Monday, November 15, 2010

Bitter Medicine

Male bittersweet vine at about 5 yrs. old near a walnut tree sapling.

Not long after we bought this place, I purchased two bittersweet plants (a male & a female) from the Henry County Soil & Water Conservation District (HCSWCD).


I planted one near an old fence and one of our zillion walnut saplings.  The other I planted on the front picket fence.  The picket fence location thought was it would be pretty spreading over the fence and laying over on the unmowed portion that is viewed from the road.  Dang those best laid plans - again.


Climbing Bittersweet aka American Bittersweet Celastrus scandens is from the Staff-Tree Family.  Other names you may hear are climbing bittersweet, false bittersweet, climbing orange-root, fever-twig, fever-twitch, staff-vine, and jacob’s-ladder


Fruit and flowers are on the female plant.

Bittersweet has a really beautiful benefit:  In the fall the berries (actually fleshy seeds) are beautiful in decorations.  The fruits are yellow-orange and open to expose the scarlet berry-like interior.   By then, most of the leaves have fallen off and the stems remain  pliable to weave into arrangements and wreaths with ease.   It's a great winter food and cover for wildlife.  It is sometimes used for erosion control.
The flowers are small and green - not really much to call attention to the vine in the spring.  The leaves are 2-4 inches and a nice bright green.  It's a native plant.


A perennial, the twisting vine climbs from 20-50 feet.  Is considered poisonous but not toxic (apparently purging from both ends is a result.)  Native American Indians and in India, it is used as a herbal cure. 

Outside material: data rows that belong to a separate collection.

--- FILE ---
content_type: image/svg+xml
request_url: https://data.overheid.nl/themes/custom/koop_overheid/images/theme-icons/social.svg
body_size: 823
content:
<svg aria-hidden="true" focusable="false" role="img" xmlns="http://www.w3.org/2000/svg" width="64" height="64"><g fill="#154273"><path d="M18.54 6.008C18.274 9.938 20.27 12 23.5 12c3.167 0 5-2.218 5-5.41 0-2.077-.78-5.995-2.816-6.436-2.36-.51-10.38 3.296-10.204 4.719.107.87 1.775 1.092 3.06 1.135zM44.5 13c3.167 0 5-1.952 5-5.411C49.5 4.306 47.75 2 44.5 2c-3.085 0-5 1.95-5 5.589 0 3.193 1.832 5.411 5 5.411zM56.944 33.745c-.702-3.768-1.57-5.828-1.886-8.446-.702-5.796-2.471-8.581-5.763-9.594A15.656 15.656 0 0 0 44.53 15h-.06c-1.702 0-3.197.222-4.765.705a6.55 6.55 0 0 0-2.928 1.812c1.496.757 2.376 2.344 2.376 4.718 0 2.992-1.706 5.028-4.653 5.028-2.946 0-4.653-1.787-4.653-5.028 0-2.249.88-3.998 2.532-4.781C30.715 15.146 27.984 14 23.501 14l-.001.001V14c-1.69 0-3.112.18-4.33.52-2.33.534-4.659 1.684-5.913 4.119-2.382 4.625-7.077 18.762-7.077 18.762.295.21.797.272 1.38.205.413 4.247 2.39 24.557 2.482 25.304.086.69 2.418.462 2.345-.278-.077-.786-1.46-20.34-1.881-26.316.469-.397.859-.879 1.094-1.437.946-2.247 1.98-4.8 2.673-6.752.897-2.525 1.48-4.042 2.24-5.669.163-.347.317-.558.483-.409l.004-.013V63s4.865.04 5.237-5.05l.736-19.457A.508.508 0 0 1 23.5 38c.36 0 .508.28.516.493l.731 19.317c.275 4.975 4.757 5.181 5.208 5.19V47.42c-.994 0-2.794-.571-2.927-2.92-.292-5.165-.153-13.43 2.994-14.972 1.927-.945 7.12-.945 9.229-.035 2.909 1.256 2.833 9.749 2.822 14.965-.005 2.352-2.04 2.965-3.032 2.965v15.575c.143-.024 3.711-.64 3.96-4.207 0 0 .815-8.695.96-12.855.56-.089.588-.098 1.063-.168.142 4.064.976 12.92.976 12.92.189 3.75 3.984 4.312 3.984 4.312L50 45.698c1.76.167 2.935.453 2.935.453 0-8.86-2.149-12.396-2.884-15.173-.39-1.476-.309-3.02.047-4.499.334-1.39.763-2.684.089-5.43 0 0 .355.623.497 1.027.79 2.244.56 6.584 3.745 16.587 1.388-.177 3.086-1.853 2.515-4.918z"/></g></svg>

This is the same (male) vine as the first one and the photo was taken this summer.  Note the vines twisting around the trunk.

This year I decided tough love was the only answer for the one on the picket fence.  We trimmed every vine down and out of the crab apple.  It loved the haircut and has rewarded us by becoming much more thick and really covering the crab apple. 

Tough love next spring will probably be cutting to the ground.  Perhaps, we can dig it all up and I can replant where it won't kill something valuable.  It will kill the crab apple because it becomes so dense it can't absorb the needed benefits of the sun and it strangles the trunk.  We'll see, although, I suspect it has resources that may make "tough love" more like army warfare. 


The seeds do not have high germination rate like the very invasive Asiatic  Bittersweet C. orbiculatus.  If you plant bittersweet, make sure you DO NOT get the orbiculatus.


The name is aptly applied, as is so many native plant names.  It is beautifully sweet and bitterly deadly if planted near the wrong place.